> _What to produce_
Could you recast everything from the line containing "Looking at this" down to the end of the records as a numbered list, leaving out the blank lines?

> _Dataset content_
= = =
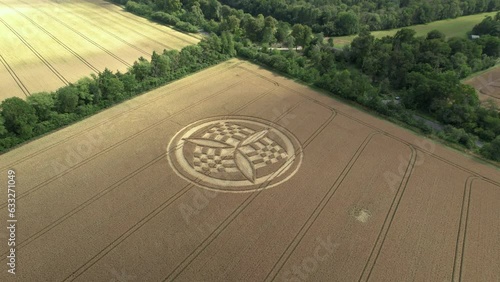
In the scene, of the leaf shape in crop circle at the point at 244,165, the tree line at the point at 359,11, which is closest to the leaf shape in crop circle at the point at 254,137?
the leaf shape in crop circle at the point at 244,165

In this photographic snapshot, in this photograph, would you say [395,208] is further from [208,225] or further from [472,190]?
[208,225]

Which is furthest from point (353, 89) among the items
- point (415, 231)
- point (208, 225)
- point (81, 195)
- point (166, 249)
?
point (81, 195)

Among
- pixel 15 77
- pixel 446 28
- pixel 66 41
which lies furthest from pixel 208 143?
pixel 446 28

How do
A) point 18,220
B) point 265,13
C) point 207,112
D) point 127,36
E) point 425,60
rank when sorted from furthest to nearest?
1. point 265,13
2. point 127,36
3. point 425,60
4. point 207,112
5. point 18,220

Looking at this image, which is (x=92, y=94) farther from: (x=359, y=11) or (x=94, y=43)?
(x=359, y=11)

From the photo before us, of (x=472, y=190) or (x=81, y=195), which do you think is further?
(x=472, y=190)

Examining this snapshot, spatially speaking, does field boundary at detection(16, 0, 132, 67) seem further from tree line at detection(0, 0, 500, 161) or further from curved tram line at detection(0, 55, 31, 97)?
curved tram line at detection(0, 55, 31, 97)

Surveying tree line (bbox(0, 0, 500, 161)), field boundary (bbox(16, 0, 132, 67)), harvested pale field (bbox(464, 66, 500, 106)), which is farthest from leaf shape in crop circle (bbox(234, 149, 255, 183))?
harvested pale field (bbox(464, 66, 500, 106))

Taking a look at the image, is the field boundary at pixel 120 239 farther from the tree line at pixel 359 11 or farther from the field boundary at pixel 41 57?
the tree line at pixel 359 11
= = =
> _Solution to the problem_
1. Looking at this image, which is (x=92, y=94) farther from: (x=359, y=11) or (x=94, y=43)?
2. (x=359, y=11)
3. From the photo before us, of (x=472, y=190) or (x=81, y=195), which do you think is further?
4. (x=472, y=190)
5. Examining this snapshot, spatially speaking, does field boundary at detection(16, 0, 132, 67) seem further from tree line at detection(0, 0, 500, 161) or further from curved tram line at detection(0, 55, 31, 97)?
6. curved tram line at detection(0, 55, 31, 97)
7. Surveying tree line (bbox(0, 0, 500, 161)), field boundary (bbox(16, 0, 132, 67)), harvested pale field (bbox(464, 66, 500, 106)), which is farthest from leaf shape in crop circle (bbox(234, 149, 255, 183))?
8. harvested pale field (bbox(464, 66, 500, 106))
9. Taking a look at the image, is the field boundary at pixel 120 239 farther from the tree line at pixel 359 11 or farther from the field boundary at pixel 41 57?
10. the tree line at pixel 359 11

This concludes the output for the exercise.